### PROBLEM STATEMENT
Don't include pictures. Quote the lines below from the first through the line that contains "Le Mans 24h".

---

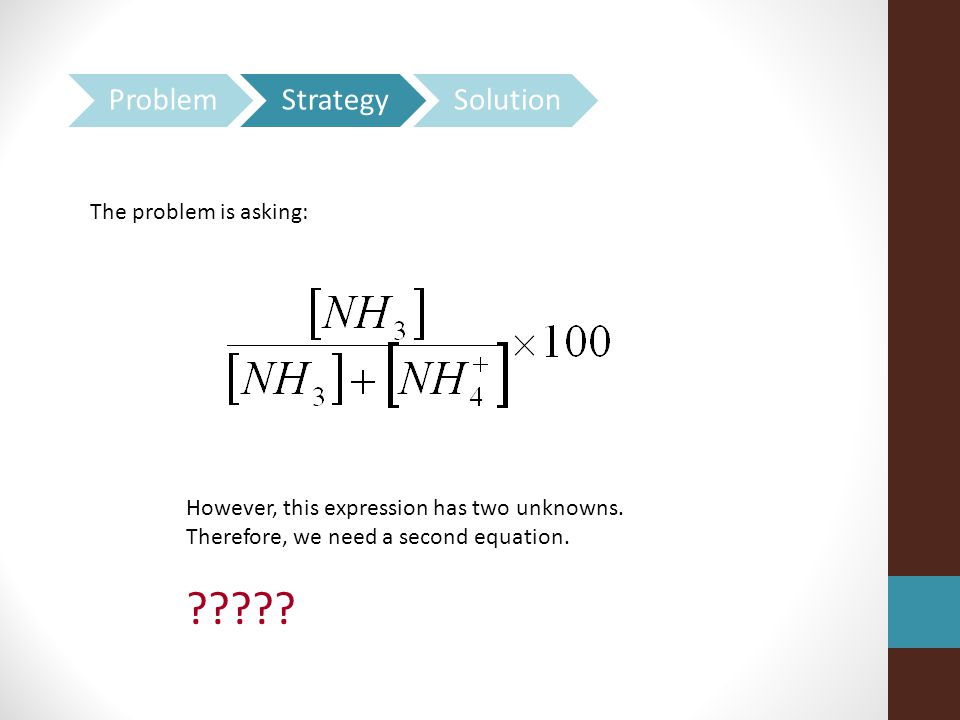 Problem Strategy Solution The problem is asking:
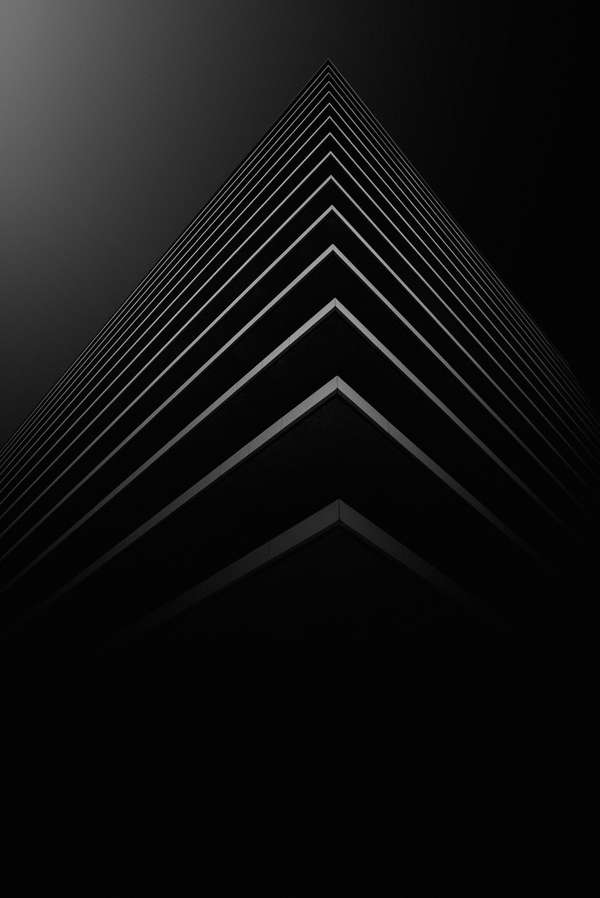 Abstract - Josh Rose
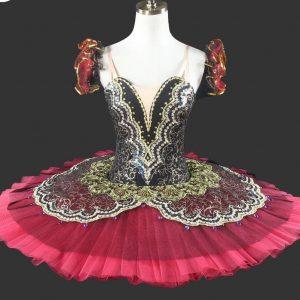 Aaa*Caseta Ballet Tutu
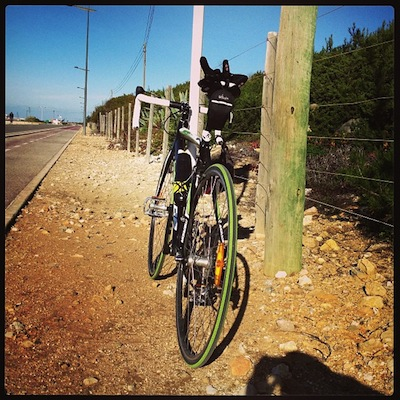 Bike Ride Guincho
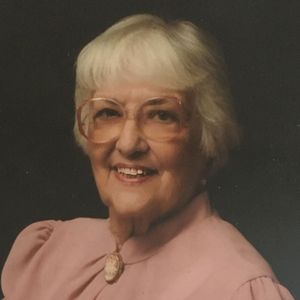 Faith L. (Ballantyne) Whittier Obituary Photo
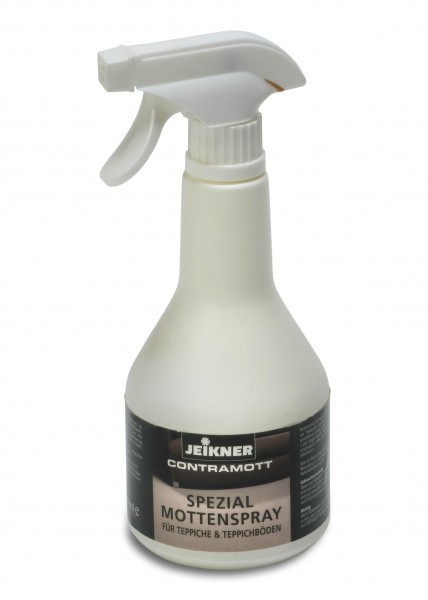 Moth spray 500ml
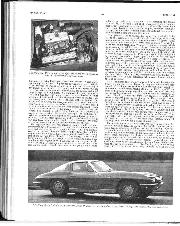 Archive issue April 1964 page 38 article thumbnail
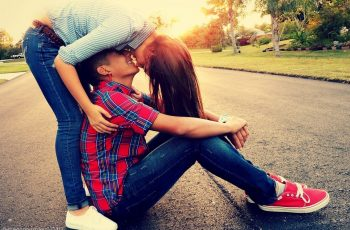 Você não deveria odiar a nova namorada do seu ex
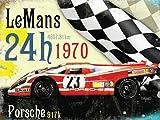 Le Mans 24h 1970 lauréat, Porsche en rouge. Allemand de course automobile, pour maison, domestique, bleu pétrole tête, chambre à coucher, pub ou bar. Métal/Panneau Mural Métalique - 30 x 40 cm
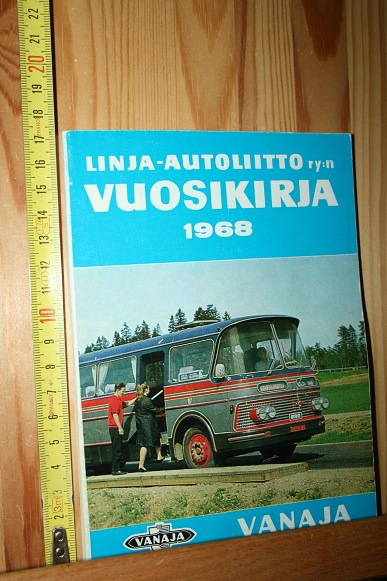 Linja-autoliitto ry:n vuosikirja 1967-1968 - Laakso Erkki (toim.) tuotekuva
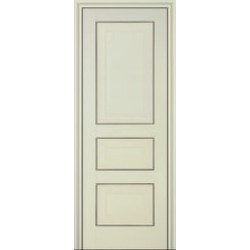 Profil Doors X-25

---

### ANSWER SECTION
 Problem Strategy Solution The problem is asking:
 Abstract - Josh Rose
 Aaa*Caseta Ballet Tutu
 Bike Ride Guincho
 Faith L. (Ballantyne) Whittier Obituary Photo
 Moth spray 500ml
 Archive issue April 1964 page 38 article thumbnail
 Você não deveria odiar a nova namorada do seu ex
 Le Mans 24h 1970 lauréat, Porsche en rouge. Allemand de course automobile, pour maison, domestique, bleu pétrole tête, chambre à coucher, pub ou bar. Métal/Panneau Mural Métalique - 30 x 40 cm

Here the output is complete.